After failing the Remote Learning model, the best move for the DOE at this time would be to resume in-person learning. In fact, there is already live instruction scheduled for the summer, and the DOE is in talks to have in-person learning. All it would take for the schools to reopen is consistent deep cleaning, as well as the use of masks when maintaining social distancing is not possible. After letting students fall behind months upon months of schoolwork, the DOE will further hinder its students’ ability to receive hands-on instruction if it does not resume in-person learning. How will students be accountable for their learning if they don’t receive any work and are not required to even attend a class session? The time has never been safer for a return to school. Just reported a few days ago, New York State now has the lowest coronavirus spread rate in America. These numbers could be skewed, and it should be kept in mind that they are coming from Governor Cuomo directly. He may have an agenda to make it seem like the numbers have gone down. Either way, for the state of New York to go from the highest spread rate to the lowest, some improvements had to be made. This should give Mayor de Blasio and Chancellor Carranza motivation to speed up the reopening process for schools. 

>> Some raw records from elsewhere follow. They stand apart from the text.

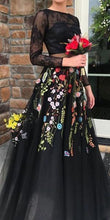 Two Pieces Black Prom Dresses With Lace Floral Long Sleeve Evening Gowns JKG039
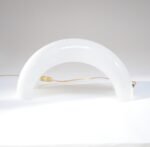 Italian Modernist Milk Glass Arched Table Lamp by Linea Gb Milano - Image 9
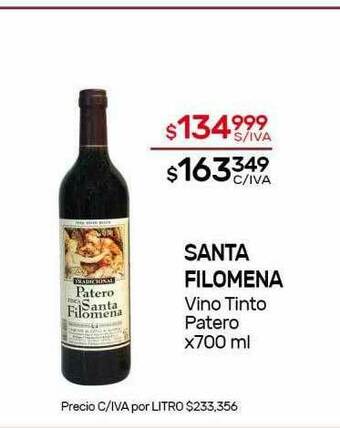 Nini Mayorista Santa Filomena Vino Tinto Patero oferta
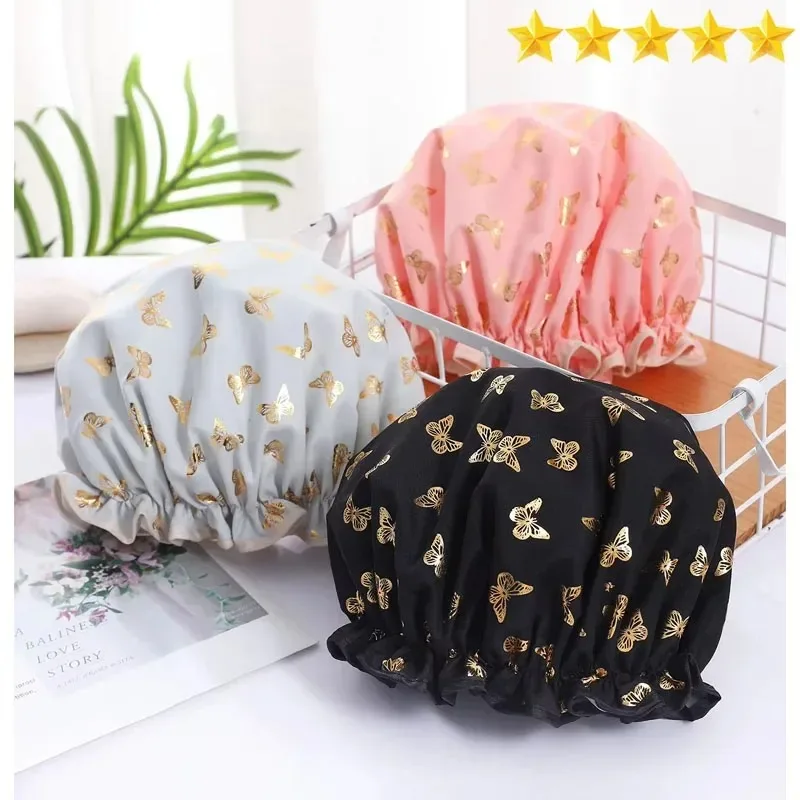 

Waterproof Double Shower Cap Gold Printed Terylene Cotton Hair Cap for Women Bathing Essential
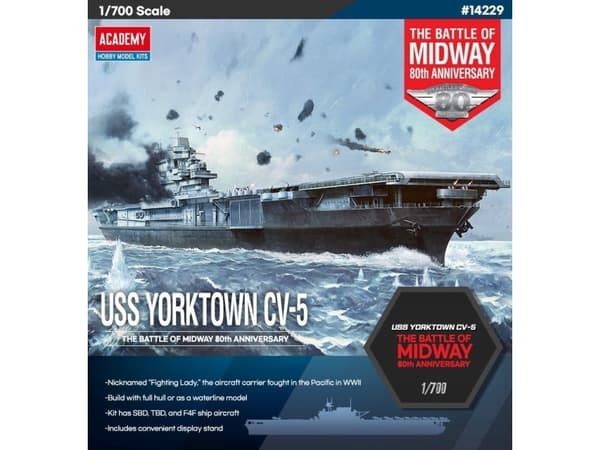 Plastic model Yorktown CV-5 Battle of Midaway 1/700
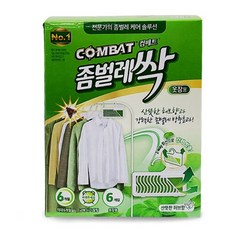 컴배트 좀벌레싹 허브향 옷장 좀벌레퇴치약 벌레약, 18g, 1, 6개입
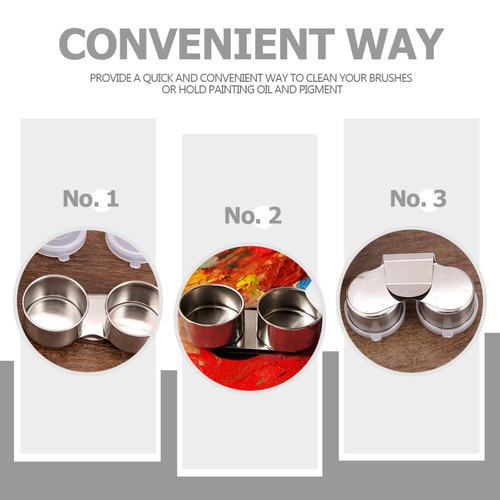 2 Pcs Paint Containers Lids Pallet Cups Stainless Steel - Picture 9 of 12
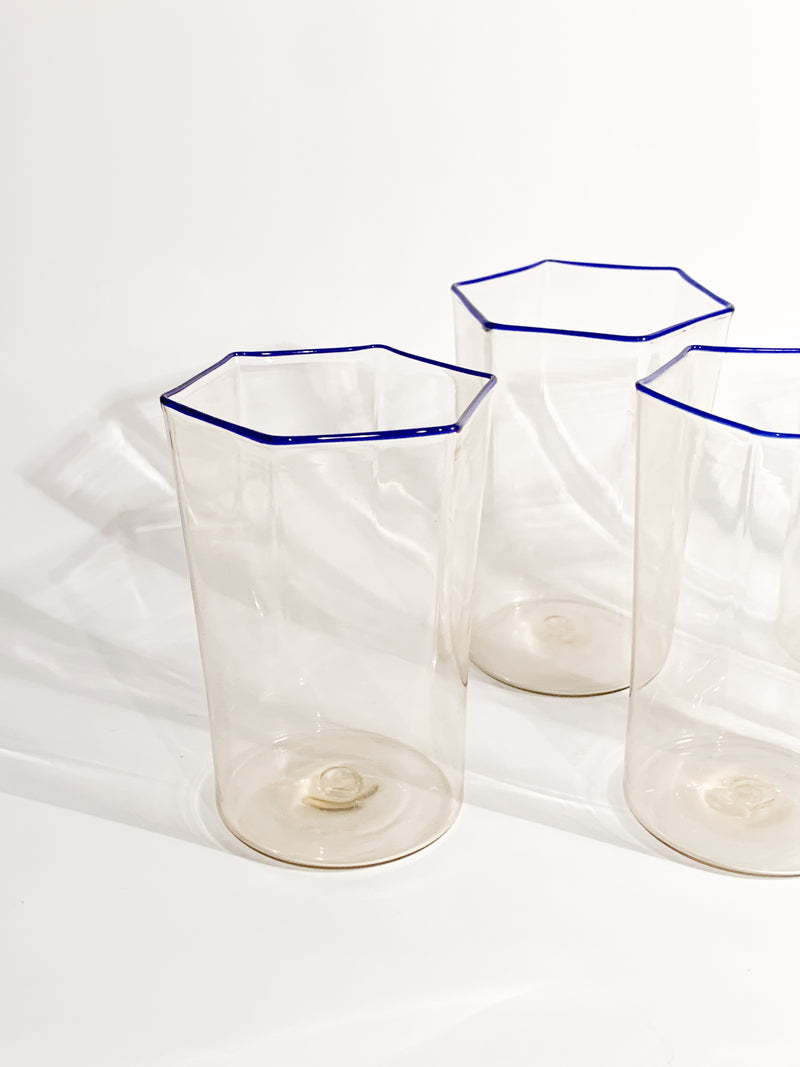 Set of Six Hexagonal Glasses by Carlo Scarpa for Venini 1930s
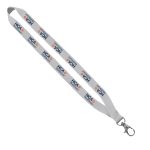 3/4" Polyester Lanyard with Sewn Silver Metal Split-Ring - 9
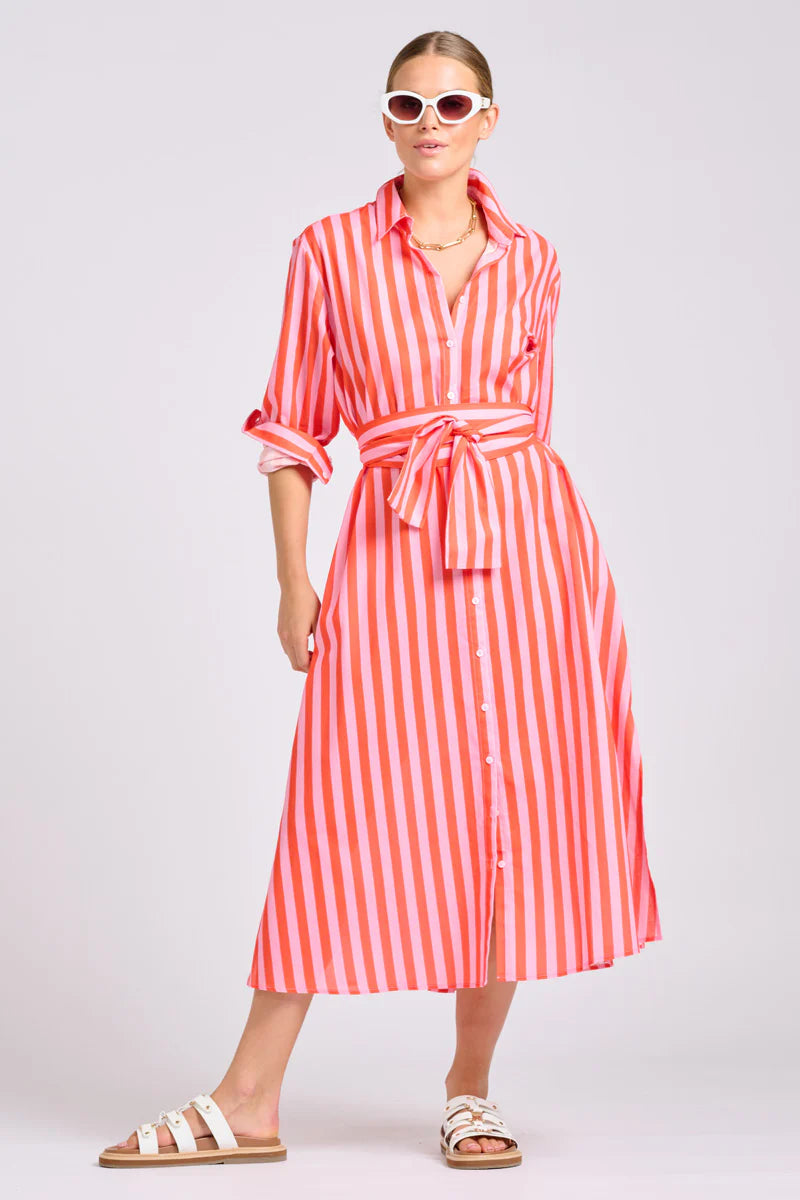 The Luna Dress - Pink Papaya Stripe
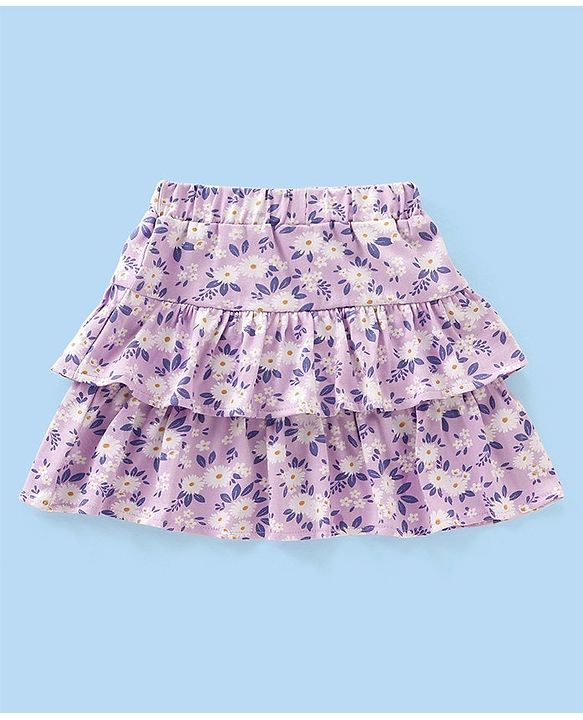 Babyhug 100% Cotton Frill Sleeves Schiffli Top & Skirt with Bow Applique Floral Print - White & Lilac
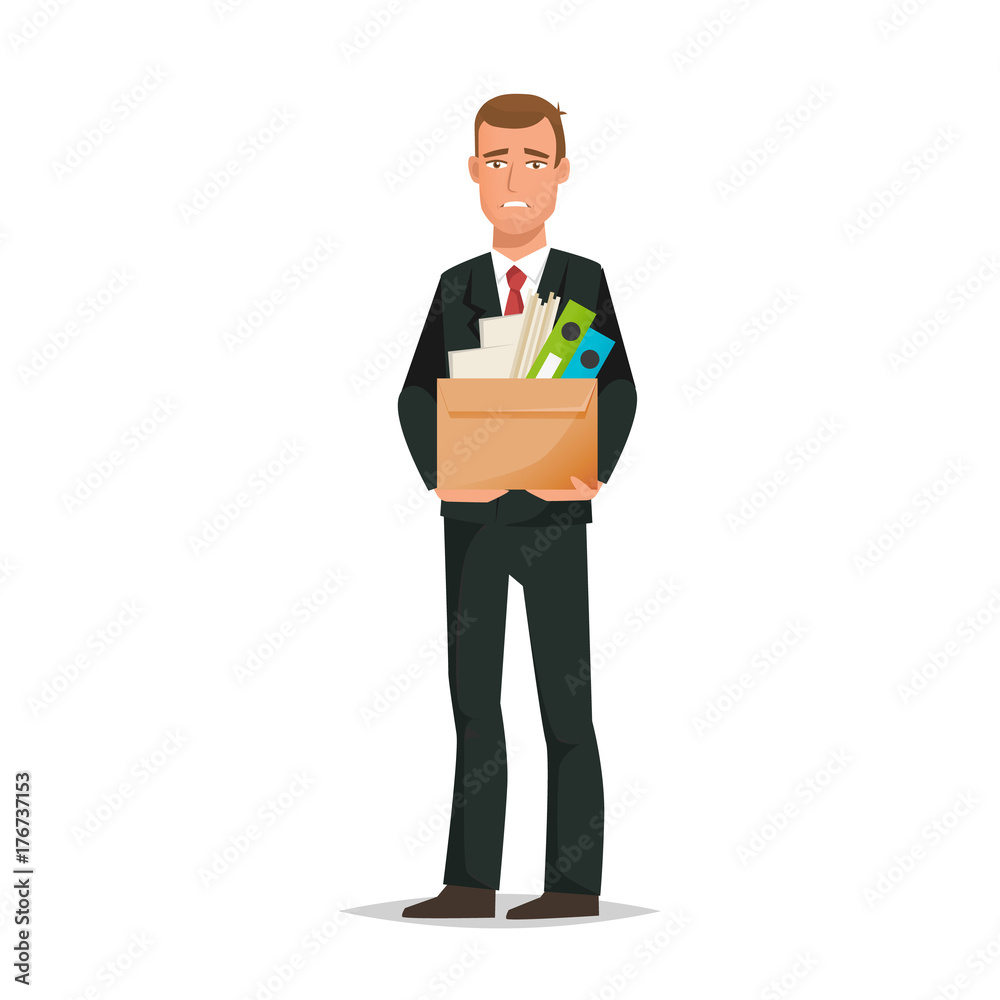 Man, office worker, holding box with documents, dismissal from work. Man, office worker, holding box with documents, dismissal from work.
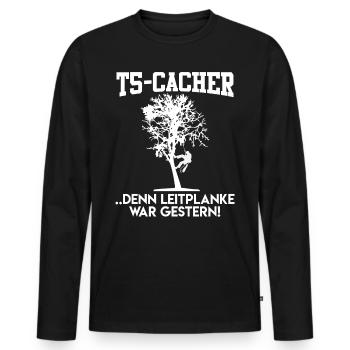 Geocaching Geocacher GPS Schnitzeljagd - Männer Premium Bio Langarmshirt - Schwarz - Vorne - Nico (187cm)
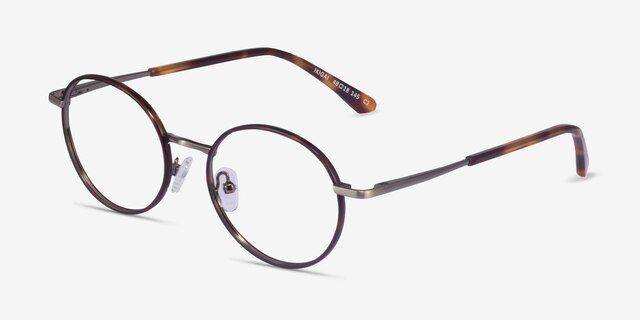 Ikigai Tortoise Gunmetal AcétateMontures de lunettes de vue d'EyeBuyDirect, Vue d'Angle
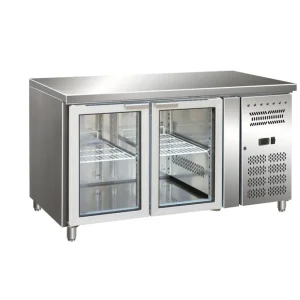Laatste Versie Gastro-Inox RVS GN koelwerkbank met 2 glasdeuren, geforceerd gekoeld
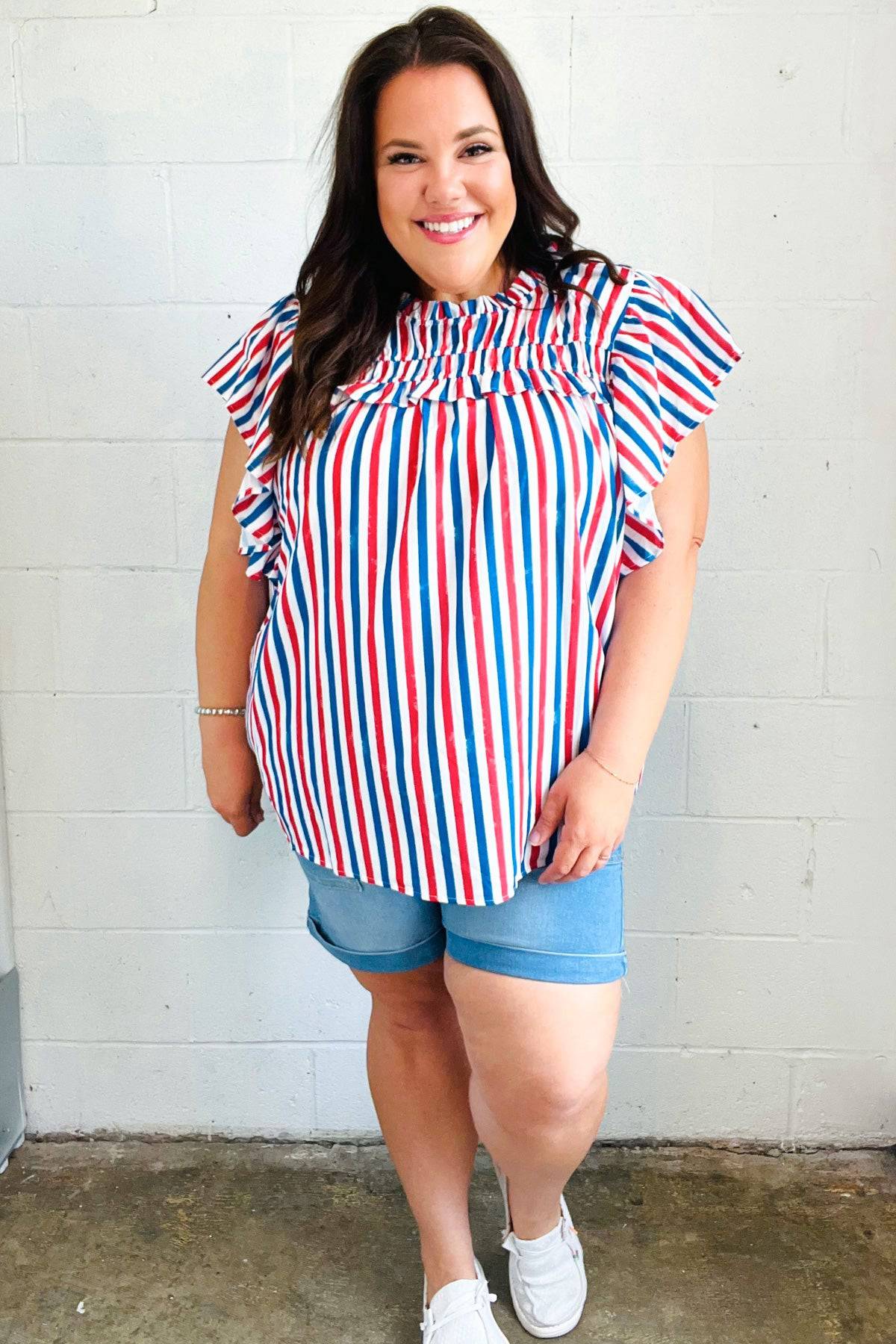 American Red White & Blue Stripe Shirred Yoke Neck Top - Luxe Mod 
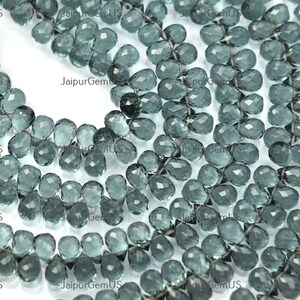 7 Inch Strand, Super Finest Quality, Grey Quartz Faceted Fancy Drops Shape Beads, Size-5x7mm Approx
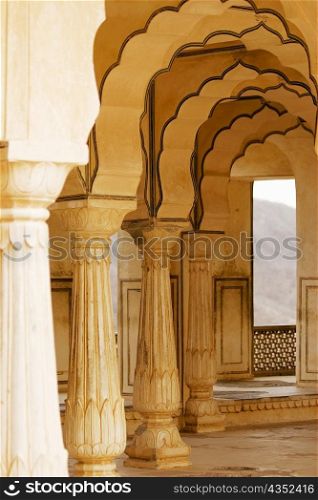 Pillared corridors in a fort, Diwan-e-Khas, Amber Fort, Jaipur, Rajasthan, India
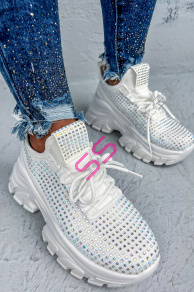 Biele tenisky zdobené kamienkami LISBETH-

Reviving in-person learning is the only way to move forward for the NYC public education system because it will boost grades and allow students to actually be involved with their individual learning process. In addition, it will set a great example for other cities in terms of reopening. Parents who are not able to go to work because their child is home all day will no longer have to worry. Mayor de Blasio and Chancellor Carranza should absolutely take advantage of the state reopening and declare the resuming of in-person learning. While students are placed in the care of their schools, it is the responsibility of the Mayor and the Chancellor to ensure that students are kept safe. Under these safety measures, students will be very safe and their education will go back to a normal calibration. As a New York City public school student that has experienced the limitations of Remote Learning, I demand that Mayor de Blasio and Chancellor Carranza open the schools and resume in-person learning when the school year restarts in September.